▶ _Quoted text_
Collection Event Handler

The collection event handler emits three operations: CREATE, REMOVE, and REGISTER.

For the REGISTER operation it provides a parameters object identical to the Data Object Modified event handler including the dataObjInp_t and rcComm_t.

For the CREATE and REMOVE operations the collInp_t is serialized which provides logical_path, flags, opr_type, and the cond_input.

Administration Event Handlers: Resource, User, Group, and Zone

Interaction with the other nouns in the system is performed solely through the general administration API endpoint which allows for these event handlers to provide identical configuration and behavior. The events emitted are CREATE, MODIFY and REMOVE.

The generalAdminInp_t is serialized which provides action, target, and arg2 through arg9 which contain various information depending on the action and target in question. Additionally, depending on the target, user_name, group_name, source_resource or zone will be present.

Policy Engines

The policy engine framework provides a set of utilities for the creation of a light rule engine plugin which implements a policy that conforms to the Event Handler interface. It is a goal that the community continues to capture policy which may be reflected as reusable components within this framework.

Query Processor

The irods_policy_query_processor policy engine wraps the query_processor library within the iRODS development environment. This policy engine will invoke a configured policy for every resulting row from the given query. Each resulting row is passed to the invoked policy via the parameters as a JSON array query_results. The data within the array arrives in the same order as the columns selected within the query.

▶ _Information given_
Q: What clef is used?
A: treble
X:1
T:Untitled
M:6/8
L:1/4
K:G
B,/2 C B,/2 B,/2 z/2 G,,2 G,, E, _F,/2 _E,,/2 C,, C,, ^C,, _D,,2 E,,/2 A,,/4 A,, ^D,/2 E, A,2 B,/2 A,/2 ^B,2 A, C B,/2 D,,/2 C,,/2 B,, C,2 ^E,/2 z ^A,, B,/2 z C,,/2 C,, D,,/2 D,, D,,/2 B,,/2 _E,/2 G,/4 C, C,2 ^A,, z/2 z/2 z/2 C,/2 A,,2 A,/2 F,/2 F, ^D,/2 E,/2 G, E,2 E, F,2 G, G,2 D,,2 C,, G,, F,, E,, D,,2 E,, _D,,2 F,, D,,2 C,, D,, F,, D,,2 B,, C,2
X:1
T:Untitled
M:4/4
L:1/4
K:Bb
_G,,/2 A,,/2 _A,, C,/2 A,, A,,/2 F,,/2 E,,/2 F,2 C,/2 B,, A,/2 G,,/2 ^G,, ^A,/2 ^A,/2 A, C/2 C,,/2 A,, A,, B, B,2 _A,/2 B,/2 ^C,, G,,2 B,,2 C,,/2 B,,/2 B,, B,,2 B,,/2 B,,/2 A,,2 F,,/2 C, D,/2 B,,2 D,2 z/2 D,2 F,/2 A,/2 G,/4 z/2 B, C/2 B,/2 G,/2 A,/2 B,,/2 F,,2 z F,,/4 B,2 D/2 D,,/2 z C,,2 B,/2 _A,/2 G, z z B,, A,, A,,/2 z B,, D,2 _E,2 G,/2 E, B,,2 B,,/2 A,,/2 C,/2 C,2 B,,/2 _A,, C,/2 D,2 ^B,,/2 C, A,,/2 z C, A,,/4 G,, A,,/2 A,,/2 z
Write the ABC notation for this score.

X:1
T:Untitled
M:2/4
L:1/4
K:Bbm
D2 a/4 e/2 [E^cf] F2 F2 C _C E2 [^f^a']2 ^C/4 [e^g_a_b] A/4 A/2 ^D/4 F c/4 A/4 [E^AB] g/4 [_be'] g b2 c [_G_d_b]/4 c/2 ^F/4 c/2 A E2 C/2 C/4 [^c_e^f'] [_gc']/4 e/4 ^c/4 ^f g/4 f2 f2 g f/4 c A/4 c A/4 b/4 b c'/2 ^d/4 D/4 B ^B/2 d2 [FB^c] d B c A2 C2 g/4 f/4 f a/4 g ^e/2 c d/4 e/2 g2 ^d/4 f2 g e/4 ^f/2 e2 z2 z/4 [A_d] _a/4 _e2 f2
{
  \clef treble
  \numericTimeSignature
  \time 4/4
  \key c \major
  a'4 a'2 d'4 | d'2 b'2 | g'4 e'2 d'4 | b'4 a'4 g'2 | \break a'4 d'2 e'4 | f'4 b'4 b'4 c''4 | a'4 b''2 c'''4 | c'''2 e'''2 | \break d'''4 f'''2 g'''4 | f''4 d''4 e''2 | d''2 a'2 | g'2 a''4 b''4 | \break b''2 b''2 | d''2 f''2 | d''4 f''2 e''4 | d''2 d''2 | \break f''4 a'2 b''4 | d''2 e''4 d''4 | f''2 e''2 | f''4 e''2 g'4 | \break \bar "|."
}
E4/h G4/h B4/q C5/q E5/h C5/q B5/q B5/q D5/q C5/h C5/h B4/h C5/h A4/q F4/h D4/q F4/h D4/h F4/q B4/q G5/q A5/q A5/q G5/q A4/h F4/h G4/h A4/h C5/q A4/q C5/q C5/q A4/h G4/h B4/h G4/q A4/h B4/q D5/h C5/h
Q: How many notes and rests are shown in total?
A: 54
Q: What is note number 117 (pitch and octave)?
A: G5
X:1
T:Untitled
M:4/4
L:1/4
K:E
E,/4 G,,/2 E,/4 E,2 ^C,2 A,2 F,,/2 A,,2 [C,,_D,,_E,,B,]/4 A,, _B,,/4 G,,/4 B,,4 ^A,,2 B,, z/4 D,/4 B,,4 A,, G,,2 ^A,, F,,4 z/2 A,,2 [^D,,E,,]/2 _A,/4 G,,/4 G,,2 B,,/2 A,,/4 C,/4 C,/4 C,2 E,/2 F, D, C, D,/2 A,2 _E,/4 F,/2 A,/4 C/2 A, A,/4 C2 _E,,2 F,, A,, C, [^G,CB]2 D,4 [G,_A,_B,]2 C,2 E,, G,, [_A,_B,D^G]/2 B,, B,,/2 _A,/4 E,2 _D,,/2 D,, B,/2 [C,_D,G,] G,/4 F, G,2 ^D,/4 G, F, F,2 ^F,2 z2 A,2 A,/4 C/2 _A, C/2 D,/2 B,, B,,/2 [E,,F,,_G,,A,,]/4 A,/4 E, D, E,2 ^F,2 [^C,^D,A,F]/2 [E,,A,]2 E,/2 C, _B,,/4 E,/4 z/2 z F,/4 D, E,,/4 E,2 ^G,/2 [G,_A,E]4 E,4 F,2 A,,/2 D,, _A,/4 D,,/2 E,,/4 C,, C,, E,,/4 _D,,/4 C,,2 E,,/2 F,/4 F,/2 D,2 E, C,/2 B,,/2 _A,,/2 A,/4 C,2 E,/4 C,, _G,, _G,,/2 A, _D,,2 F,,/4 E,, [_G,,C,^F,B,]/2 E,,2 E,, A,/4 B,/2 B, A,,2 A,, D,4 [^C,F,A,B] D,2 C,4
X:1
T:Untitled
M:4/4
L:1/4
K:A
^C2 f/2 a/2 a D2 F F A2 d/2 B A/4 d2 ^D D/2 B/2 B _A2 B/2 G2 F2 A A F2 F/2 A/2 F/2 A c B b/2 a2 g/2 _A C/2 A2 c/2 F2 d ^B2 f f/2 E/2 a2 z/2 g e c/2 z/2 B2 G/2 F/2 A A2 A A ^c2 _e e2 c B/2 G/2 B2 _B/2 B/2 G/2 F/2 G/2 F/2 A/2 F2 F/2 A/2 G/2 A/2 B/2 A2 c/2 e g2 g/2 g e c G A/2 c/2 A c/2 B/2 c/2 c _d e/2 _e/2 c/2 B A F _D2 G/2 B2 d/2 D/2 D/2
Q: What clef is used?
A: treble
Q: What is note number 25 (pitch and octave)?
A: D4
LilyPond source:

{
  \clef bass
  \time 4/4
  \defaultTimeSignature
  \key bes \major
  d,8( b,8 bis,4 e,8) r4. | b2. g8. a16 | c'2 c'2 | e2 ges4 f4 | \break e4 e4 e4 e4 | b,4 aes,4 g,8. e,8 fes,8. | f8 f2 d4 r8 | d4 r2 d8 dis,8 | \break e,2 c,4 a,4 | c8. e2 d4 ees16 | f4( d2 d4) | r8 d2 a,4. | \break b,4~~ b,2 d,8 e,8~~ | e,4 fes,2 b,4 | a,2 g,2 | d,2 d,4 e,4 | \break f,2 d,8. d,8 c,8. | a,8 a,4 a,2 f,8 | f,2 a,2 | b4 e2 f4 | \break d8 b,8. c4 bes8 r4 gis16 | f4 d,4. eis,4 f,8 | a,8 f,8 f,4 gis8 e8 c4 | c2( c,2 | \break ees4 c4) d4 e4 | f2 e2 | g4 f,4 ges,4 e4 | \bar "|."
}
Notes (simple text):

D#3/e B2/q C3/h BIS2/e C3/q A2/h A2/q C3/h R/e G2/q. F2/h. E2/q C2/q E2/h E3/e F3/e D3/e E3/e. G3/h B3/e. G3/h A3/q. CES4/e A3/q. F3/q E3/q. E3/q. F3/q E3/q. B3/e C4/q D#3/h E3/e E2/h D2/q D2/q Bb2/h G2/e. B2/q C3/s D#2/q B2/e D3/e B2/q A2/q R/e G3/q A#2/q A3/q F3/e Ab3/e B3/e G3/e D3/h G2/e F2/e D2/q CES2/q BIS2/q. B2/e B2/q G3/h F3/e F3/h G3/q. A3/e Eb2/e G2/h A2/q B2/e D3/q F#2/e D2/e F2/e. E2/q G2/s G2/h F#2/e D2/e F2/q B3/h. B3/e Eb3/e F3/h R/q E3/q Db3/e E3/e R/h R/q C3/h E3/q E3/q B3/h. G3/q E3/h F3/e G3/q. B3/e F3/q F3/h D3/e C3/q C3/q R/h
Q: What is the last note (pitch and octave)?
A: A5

▶ _Requirement_
In the iRODS event handler text, which three operations does the collection event handler emit?

▶ _The completed task_
CREATE, REMOVE, and REGISTER.